• **Input**
[Start of Attachment]
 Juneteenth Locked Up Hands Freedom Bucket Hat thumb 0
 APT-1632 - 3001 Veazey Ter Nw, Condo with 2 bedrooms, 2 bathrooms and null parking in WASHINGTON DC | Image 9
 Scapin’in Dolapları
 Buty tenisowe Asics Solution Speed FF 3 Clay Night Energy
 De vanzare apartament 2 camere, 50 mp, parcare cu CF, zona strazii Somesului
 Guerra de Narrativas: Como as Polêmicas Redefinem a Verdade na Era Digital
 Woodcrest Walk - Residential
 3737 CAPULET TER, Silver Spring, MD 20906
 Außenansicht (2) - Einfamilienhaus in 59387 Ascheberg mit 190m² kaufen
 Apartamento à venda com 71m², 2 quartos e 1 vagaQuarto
[End of Attachment]
[Start of Attachment]
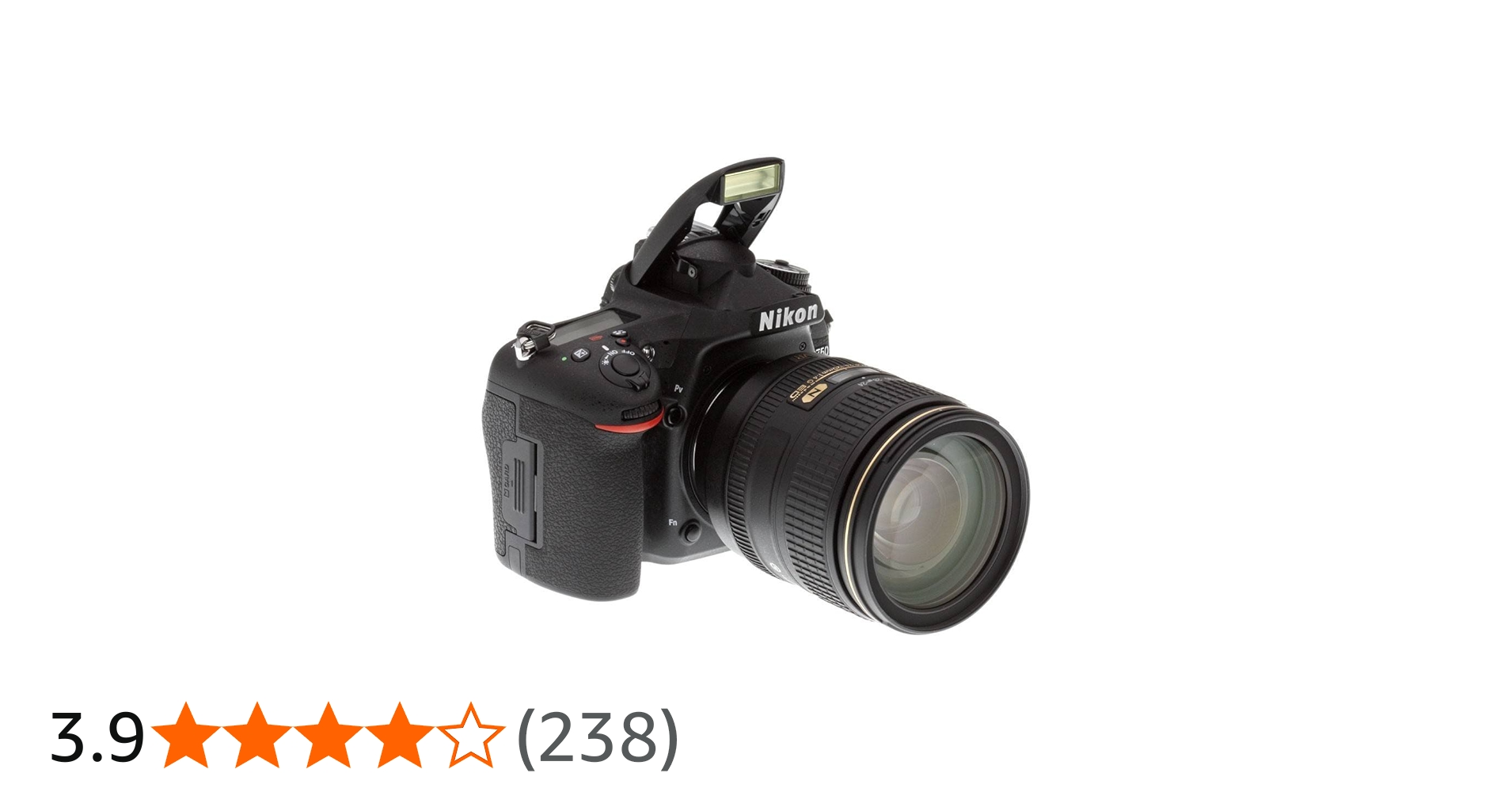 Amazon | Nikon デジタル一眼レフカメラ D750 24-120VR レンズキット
[End of Attachment]
[Start of Attachment]
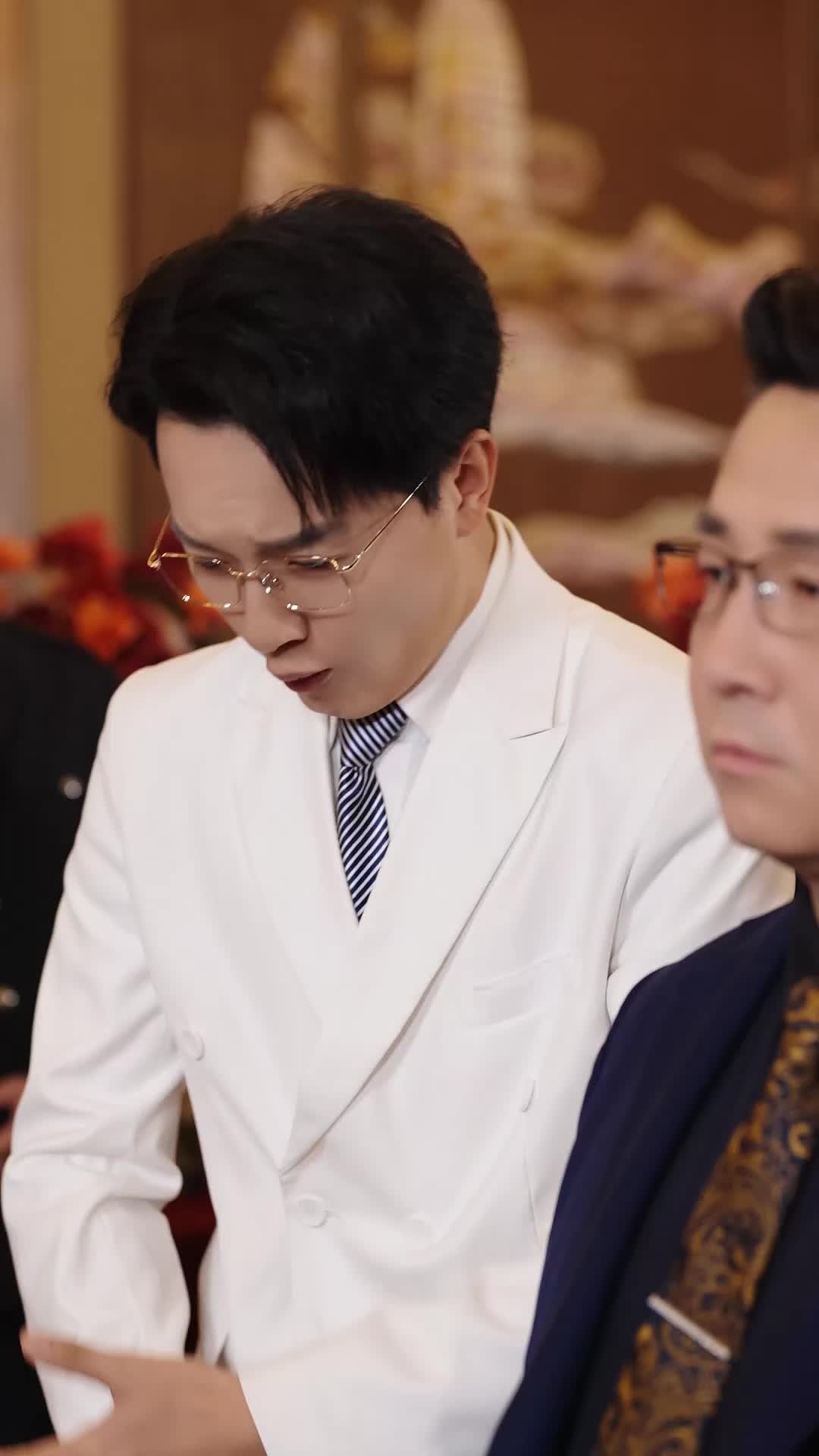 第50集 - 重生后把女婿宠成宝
[End of Attachment]
• **The problem**
Copy out the rows from the one containing "Juneteenth Locked Up" up to and including the one containing "Apartamento à venda", character for character.

• **Answer to this task**
 Juneteenth Locked Up Hands Freedom Bucket Hat thumb 0
 APT-1632 - 3001 Veazey Ter Nw, Condo with 2 bedrooms, 2 bathrooms and null parking in WASHINGTON DC | Image 9
 Scapin’in Dolapları
 Buty tenisowe Asics Solution Speed FF 3 Clay Night Energy
 De vanzare apartament 2 camere, 50 mp, parcare cu CF, zona strazii Somesului
 Guerra de Narrativas: Como as Polêmicas Redefinem a Verdade na Era Digital
 Woodcrest Walk - Residential
 3737 CAPULET TER, Silver Spring, MD 20906
 Außenansicht (2) - Einfamilienhaus in 59387 Ascheberg mit 190m² kaufen
 Apartamento à venda com 71m², 2 quartos e 1 vagaQuarto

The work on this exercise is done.